Die westliche Freizügigkeit verbreitete sich rasant, bis schließlich Männer in Unterwäsche durch die Straßen liefen. Interessanterweise würden Menschen im Westen solches Verhalten zwar auf andere Kulturen projizieren, es aber bei sich selbst anders bewerten. Reza Pahlavi und seine Frau verschwendeten enorme Summen an Geld – seine Frau war dabei ebenso ausschweifend wie er. 1971 beging der Schah jedoch einen schwerwiegenden Fehler: Er veranstaltete ein prunkvolles Fest und lud Diplomaten und Staatsoberhäupter aus aller Welt nach Persepolis ein. Zu diesem Anlass wurden erhebliche Gelder verschwendet, was weltweit für Kritik sorgte.
Ein weiterer Fehler des Schahs war das brutale Vorgehen gegen Demonstrierende am 8. September 1978. Nach dem Freitagsgebet protestierten viele Menschen gegen das Regime, während Amerika den Schah weiterhin unterstützte. Schließlich entwickelte sich daraus eine breite Volksbewegung, sodass der Schah im Januar 1979 fliehen musste. Kurz darauf, im Februar 1979, kehrte Ruhollah Khomeini nach Iran zurück und wurde begeistert empfangen. Das Volk verlangte, den geflohenen Schah auszuliefern und in Teheran öffentlich hinzurichten.
Mit Khomeinis Rückkehr begann ein radikaler Bruch mit dem westlichen Lebensstil. Die Alkohol- und Tanzszenen, die durch die westliche Kultur entstanden waren, wurden verboten; alles Westliche wurde abgelehnt. Khomeini ordnete an, dass die Menschen ihre Lizenz zum Alkoholverkauf aufgeben sollten. Wer sich widersetzte, wurde hart bestraft. Frauen mussten wieder vollständige Kleidung tragen; westliche Freizügigkeit wurde als verderblich angesehen.
Europa legt Wert darauf, attraktiv zu erscheinen, doch im Iran galt maßvolle Bedeckung als Ausdruck von Respekt. Khomeini vertrat die Ansicht, wahre Schönheit liege nicht in der westlichen Freizügigkeit, sondern im natürlichen Anstand. Reza Pahlavi hingegen suchte Asyl und fand es schließlich in den Vereinigten Staaten, dank US-Präsident Jimmy Carter. Dies sorgte für große Empörung unter den iranischen Studenten und der Bevölkerung, die forderte, den Schah auszuliefern, um ihn auf Teherans Straßen zu hängen.

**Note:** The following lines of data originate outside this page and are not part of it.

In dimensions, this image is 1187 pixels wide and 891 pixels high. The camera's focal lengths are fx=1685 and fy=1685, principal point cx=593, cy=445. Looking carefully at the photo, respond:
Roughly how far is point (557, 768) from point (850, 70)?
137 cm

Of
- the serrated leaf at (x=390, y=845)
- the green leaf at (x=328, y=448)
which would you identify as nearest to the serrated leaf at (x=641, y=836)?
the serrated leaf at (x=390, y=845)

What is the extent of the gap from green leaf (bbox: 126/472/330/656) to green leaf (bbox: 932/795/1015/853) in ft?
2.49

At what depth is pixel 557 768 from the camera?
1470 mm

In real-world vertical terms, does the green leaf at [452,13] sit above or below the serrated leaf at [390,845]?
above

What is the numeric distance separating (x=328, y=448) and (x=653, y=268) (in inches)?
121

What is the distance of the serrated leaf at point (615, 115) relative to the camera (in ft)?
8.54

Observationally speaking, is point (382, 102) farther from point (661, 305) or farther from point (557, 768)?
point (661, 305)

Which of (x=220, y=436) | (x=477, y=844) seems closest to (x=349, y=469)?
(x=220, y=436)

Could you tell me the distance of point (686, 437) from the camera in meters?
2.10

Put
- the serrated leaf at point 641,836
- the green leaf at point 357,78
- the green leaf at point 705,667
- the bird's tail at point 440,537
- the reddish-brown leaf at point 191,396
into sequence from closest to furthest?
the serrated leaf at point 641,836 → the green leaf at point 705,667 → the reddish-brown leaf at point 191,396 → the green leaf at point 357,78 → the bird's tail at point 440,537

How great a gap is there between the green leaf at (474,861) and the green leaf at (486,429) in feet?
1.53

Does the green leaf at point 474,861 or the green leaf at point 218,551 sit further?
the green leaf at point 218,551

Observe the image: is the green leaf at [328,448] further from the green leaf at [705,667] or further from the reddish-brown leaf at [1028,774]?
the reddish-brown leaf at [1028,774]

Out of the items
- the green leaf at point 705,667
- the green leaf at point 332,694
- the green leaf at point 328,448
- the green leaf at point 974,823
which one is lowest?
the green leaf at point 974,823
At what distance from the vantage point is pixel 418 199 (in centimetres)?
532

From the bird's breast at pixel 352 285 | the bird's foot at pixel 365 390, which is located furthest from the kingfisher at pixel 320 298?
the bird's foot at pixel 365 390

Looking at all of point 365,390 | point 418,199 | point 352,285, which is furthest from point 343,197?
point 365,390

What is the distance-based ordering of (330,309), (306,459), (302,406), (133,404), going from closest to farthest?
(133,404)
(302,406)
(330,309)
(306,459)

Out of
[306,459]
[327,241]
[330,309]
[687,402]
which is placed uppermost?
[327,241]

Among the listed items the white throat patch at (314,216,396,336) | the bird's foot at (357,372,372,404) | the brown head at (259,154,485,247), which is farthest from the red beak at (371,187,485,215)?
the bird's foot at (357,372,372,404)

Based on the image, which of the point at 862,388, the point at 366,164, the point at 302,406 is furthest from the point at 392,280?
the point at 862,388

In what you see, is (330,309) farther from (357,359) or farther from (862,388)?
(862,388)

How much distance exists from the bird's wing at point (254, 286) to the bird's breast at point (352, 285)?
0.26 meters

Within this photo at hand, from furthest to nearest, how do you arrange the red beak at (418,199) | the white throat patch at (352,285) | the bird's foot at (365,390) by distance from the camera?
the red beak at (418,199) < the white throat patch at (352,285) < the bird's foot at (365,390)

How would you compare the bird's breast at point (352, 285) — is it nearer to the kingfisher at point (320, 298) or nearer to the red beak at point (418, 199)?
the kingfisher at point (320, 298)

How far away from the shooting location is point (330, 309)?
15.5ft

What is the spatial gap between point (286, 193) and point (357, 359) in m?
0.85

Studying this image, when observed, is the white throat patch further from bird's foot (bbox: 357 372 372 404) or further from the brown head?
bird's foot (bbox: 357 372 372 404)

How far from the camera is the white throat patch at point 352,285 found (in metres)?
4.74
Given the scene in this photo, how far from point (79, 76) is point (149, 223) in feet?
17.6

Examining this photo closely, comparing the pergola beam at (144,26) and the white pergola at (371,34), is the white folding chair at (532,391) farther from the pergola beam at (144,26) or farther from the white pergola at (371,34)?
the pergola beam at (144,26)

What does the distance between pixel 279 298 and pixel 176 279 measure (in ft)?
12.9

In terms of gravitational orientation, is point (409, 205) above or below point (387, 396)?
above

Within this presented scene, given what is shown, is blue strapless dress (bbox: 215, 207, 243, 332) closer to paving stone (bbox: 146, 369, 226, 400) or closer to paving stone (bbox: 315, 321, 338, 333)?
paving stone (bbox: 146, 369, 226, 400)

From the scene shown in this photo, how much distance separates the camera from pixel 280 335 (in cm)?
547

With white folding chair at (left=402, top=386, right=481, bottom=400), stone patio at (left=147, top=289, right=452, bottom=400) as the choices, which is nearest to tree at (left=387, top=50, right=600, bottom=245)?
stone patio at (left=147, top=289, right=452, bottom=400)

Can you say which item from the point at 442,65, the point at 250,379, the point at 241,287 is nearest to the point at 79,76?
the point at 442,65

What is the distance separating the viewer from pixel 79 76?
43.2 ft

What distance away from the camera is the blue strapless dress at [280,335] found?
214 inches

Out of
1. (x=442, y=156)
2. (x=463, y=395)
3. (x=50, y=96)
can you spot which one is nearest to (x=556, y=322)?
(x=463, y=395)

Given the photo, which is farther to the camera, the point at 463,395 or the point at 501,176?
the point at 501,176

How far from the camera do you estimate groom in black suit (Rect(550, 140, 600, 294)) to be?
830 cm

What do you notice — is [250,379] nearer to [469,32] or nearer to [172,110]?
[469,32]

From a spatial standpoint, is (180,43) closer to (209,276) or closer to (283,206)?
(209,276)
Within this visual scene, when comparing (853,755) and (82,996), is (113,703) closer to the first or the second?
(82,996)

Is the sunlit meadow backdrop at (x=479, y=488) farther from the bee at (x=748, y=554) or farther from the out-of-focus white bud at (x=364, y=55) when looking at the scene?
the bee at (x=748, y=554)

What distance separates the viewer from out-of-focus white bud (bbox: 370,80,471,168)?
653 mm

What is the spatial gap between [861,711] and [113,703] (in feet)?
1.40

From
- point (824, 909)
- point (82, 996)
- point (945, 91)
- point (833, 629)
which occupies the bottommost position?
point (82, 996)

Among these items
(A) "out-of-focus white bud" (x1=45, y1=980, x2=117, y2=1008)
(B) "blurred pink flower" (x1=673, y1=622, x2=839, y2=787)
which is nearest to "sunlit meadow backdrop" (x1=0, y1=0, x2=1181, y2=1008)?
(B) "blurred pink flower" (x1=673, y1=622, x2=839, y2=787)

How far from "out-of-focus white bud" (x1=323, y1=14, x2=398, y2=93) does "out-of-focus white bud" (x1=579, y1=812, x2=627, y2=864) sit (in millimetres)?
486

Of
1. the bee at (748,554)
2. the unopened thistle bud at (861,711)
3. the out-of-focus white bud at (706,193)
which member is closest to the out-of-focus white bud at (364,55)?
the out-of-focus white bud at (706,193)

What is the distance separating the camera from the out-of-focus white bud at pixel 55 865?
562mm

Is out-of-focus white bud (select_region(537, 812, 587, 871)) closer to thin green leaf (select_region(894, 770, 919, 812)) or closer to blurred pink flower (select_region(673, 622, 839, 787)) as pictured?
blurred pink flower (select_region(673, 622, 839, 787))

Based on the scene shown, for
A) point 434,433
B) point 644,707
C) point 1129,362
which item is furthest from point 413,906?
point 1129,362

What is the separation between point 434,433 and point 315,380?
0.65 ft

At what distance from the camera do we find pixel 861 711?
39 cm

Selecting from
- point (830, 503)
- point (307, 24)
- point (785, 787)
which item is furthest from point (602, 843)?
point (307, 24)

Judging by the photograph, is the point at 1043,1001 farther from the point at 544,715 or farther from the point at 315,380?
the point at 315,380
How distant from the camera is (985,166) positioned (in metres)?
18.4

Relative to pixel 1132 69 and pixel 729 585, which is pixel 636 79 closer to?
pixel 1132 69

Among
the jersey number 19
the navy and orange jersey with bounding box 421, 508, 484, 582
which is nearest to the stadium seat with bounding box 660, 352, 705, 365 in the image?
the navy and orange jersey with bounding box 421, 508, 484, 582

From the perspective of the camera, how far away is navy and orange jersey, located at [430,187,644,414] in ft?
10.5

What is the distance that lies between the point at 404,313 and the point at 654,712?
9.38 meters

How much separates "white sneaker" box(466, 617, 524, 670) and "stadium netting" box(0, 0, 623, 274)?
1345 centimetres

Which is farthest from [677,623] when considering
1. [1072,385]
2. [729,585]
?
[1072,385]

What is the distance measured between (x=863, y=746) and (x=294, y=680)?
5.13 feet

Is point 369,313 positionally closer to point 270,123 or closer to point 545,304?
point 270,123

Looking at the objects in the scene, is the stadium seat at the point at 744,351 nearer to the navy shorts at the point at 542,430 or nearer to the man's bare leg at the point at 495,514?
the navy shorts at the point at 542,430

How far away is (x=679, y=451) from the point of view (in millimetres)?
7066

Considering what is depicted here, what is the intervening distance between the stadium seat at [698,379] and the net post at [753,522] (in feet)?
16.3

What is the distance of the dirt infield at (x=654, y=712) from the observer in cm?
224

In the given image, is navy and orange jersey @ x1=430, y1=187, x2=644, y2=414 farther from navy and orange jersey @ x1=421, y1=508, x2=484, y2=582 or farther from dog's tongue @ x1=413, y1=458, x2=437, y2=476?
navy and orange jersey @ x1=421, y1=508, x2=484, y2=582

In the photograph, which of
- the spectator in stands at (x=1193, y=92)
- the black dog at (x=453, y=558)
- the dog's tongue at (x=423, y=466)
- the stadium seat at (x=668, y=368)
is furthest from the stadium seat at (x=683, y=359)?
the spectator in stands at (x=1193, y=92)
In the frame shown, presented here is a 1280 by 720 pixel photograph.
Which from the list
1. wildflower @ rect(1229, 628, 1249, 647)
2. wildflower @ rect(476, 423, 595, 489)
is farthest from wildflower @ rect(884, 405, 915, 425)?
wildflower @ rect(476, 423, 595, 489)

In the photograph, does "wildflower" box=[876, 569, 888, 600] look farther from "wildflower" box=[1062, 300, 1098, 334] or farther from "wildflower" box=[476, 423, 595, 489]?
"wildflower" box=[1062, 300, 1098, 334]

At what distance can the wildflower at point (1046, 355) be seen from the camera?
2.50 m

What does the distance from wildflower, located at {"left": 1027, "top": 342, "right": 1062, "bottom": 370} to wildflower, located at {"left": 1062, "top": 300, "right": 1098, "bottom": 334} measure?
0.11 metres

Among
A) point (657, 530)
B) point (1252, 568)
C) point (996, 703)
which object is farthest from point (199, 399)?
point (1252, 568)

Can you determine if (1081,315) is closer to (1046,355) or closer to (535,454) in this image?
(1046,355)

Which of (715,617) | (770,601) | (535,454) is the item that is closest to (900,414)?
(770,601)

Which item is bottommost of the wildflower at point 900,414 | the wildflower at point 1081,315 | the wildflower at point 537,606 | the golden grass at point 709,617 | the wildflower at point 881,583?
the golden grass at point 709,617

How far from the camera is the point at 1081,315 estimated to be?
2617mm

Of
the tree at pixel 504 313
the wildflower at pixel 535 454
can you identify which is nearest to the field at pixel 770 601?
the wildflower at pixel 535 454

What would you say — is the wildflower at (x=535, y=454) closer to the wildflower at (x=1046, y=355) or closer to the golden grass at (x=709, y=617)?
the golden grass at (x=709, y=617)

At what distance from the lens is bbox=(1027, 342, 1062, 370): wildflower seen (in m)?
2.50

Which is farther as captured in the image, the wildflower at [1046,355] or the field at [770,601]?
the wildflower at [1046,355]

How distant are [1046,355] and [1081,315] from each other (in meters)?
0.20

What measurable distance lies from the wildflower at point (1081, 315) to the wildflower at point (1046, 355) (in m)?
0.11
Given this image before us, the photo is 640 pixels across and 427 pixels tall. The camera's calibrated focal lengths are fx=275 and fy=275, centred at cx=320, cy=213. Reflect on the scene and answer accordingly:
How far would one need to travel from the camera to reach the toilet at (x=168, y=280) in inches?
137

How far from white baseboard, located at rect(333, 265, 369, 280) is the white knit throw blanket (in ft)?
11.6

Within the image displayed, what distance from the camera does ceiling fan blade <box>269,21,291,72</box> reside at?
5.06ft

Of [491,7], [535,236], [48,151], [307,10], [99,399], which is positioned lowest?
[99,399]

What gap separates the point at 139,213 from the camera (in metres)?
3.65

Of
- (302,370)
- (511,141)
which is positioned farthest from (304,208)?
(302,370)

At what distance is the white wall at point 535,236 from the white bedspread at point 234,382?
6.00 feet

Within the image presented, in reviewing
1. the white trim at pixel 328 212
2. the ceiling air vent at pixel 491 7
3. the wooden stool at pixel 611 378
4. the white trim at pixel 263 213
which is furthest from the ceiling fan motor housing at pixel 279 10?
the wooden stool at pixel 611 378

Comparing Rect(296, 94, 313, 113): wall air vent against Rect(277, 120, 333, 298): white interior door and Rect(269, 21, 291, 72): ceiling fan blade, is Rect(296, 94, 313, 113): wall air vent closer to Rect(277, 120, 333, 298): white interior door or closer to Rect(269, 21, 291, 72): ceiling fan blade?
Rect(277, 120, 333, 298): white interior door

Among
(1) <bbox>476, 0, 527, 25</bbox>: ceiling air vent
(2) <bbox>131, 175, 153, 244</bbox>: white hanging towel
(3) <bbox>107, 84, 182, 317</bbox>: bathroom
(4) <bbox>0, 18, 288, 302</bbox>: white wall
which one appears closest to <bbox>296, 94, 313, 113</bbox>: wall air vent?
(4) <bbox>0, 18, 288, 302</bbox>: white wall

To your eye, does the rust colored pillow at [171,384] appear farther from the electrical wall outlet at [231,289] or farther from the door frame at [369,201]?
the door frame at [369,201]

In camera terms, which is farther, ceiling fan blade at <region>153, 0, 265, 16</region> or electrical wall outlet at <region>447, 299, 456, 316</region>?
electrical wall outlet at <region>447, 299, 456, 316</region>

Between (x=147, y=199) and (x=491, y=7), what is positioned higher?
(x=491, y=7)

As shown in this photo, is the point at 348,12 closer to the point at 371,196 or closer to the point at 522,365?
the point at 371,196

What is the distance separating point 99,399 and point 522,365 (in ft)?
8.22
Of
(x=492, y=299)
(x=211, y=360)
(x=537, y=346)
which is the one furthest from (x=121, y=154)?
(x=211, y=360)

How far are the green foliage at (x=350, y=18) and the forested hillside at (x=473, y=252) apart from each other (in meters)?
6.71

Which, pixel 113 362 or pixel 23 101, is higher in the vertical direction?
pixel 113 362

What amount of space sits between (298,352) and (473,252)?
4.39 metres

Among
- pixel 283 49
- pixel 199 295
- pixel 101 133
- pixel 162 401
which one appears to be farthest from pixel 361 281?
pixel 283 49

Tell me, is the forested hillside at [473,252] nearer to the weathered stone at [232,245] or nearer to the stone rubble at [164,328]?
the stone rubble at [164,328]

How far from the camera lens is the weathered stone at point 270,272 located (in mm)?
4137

Der Zorn auf Amerika wuchs, besonders als die USA den todkranken Schah trotz Erkrankung nicht auslieferten. Am 4. November 1979 stürmten daher Studentinnen und Studenten die amerikanische Botschaft in Teheran und nahmen 52 Diplomaten als Geiseln – allesamt hochrangige Vertreter. Diese wurden mit verbundenen Augen durch die Straßen Teherans geführt; Amerika als Supermacht war machtlos.
Trotz mehrfacher Bitten von US-Präsident Carter weigerte sich Khomeini, die Geiseln freizulassen. Erst wenn Amerika den ehemaligen Schah ausliefere, so die Forderung, würden die Geiseln freigelassen werden. Die USA froren daraufhin iranische Konten ein, was den Konflikt verstärkte. Die Medien in Amerika erhöhten den Druck auf Präsident Carter, der schließlich 1980 einem Militärmanöver zustimmte: Die „Operation Eagle Claw“.